## Exercises to complete
1. Answer these from the text on Michael Hickes, one answer per line:
(a) Where was Hickes's Essex country house?
(b) Whose secretary does Maynard seem to have become?
(c) Whom did Juliana marry during the late 1550s?
2. Update the text on Michael Hickes: give the part starting at "Sir Henry Maynard To" and ending at "immediately bordering London." again, changing "country house" to "manor house".

## Selected text
Sir Henry Maynard To Michael Hickes, August 20, 1597.


By virtue of being a subject of the Queen, Michael Hickes — former secretary to Willam Cecil, Baron Burghley, and personal friend of  his son, Robert — had offered his hospitality should the she ever be in the neighborhood of his Essex country house at Ruckholt. She accepted his invitation suddenly and immediately before she embarked on her shortened progress of 1597. Her duties increased and treasury limited by Spanish affairs, she would only be able to visit counties immediately bordering London.

Secretaries of major members of the administration of the Royal Court tended to belong to a personal and professional network of sorts. Here Hickes — no longer a secretary to Baron Burghley, but, for some years, the patriarch of a moderately wealthy extended family  — receives a reply from Sir Henry Maynard, once also secretary to Burghley, to an earlier letter. Presently, Maynard seems to have become the secretary of Lord Hunsdon.

Hickes is desperate to know how he can possibly entertain the Queen and her burgeoning Court on his modest estate and means. This reply gives an insider look at what it was like for someone without vast wealth and estates to receive the Queen. Not all stops were at nobleman’s houses, by any means, so there was advice to be had.

As I have pointed out elsewhere, Michael Hickes was the eldest son of Juliana Penn who wrote a well-known letter demanding payment from the Earl of Oxford for the use of her inn by he and his companions.  One of those friends was Thomas Churchyard whose letters to the widow portray a situation identical to that between Falstaff and Mistress Quickly in Shakespeare’s Henry IV plays.

Not only do we have familiar letters of Hickes and Penn to and from Robert Cecil, the Earl of Oxford and Churchyard, but to and from those they regularly lent out money at interest. Hickes was Francis Bacon’s lender of choice until he received the office of Lord Chancellor and no longer struggled to keep up appearances.  Until the money was no longer needed, they too exchanged familiar letters.

Juliana had remarried to Anthony Penn, her first husband’s business partner, during the late 1550s.  Anthony was an ancestor of William Penn, the founder of the America colony of Pennsylvania.

## Supplied data
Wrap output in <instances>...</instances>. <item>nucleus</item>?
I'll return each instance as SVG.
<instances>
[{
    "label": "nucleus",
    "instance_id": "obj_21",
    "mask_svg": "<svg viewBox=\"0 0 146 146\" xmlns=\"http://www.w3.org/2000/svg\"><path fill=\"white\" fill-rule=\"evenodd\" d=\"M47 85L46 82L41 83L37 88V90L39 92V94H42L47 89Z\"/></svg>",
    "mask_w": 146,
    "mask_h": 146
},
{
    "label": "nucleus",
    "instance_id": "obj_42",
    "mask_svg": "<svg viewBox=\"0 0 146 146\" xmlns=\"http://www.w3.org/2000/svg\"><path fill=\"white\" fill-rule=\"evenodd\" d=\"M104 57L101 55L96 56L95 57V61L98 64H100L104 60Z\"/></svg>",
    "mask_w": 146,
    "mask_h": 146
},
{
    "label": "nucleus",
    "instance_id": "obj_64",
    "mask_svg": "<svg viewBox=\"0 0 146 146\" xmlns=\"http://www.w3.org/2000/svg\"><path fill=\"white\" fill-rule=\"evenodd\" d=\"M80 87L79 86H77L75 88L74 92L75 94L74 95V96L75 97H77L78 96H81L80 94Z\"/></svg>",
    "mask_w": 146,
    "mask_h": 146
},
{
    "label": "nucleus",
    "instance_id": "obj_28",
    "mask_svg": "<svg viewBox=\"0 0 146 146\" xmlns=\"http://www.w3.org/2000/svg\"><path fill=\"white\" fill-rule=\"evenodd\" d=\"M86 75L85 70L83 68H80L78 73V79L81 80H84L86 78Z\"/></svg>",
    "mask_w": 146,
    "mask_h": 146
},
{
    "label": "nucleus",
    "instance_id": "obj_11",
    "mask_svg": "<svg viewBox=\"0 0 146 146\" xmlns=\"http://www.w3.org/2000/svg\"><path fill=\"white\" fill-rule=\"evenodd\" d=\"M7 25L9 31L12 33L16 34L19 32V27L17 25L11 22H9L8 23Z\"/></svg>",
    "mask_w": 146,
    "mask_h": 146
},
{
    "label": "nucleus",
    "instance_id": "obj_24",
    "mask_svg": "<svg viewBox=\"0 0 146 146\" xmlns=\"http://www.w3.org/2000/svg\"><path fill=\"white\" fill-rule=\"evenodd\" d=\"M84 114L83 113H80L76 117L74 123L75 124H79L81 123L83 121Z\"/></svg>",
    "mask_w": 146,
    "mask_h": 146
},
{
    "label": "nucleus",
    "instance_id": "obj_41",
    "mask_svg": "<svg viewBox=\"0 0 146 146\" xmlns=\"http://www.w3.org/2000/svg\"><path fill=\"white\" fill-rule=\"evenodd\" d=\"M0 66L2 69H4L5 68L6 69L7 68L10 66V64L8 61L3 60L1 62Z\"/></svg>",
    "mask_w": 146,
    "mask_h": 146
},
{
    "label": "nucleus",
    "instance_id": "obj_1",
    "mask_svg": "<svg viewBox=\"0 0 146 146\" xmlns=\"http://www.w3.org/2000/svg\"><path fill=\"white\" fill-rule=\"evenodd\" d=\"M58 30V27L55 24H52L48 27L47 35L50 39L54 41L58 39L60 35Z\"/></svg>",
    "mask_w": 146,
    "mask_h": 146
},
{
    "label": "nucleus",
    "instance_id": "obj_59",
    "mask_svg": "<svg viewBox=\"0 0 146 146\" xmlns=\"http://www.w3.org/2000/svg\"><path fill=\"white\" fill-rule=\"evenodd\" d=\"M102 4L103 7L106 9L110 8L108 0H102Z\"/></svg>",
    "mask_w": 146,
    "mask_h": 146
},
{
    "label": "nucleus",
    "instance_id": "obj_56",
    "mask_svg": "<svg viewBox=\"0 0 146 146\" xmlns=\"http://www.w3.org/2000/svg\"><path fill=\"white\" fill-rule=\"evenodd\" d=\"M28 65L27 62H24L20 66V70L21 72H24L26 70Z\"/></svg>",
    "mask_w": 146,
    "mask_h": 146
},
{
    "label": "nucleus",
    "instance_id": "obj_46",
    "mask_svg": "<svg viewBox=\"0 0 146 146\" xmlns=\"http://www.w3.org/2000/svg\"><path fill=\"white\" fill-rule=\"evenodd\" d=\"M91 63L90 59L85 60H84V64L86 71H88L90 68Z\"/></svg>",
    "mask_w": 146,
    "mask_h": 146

## Solved tasks
1.
(a) Ruckholt
(b) Lord Hunsdon
(c) Anthony Penn, her first husband's business partner

2.
Sir Henry Maynard To Michael Hickes, August 20, 1597.


By virtue of being a subject of the Queen, Michael Hickes — former secretary to Willam Cecil, Baron Burghley, and personal friend of  his son, Robert — had offered his hospitality should the she ever be in the neighborhood of his Essex manor house at Ruckholt. She accepted his invitation suddenly and immediately before she embarked on her shortened progress of 1597. Her duties increased and treasury limited by Spanish affairs, she would only be able to visit counties immediately bordering London.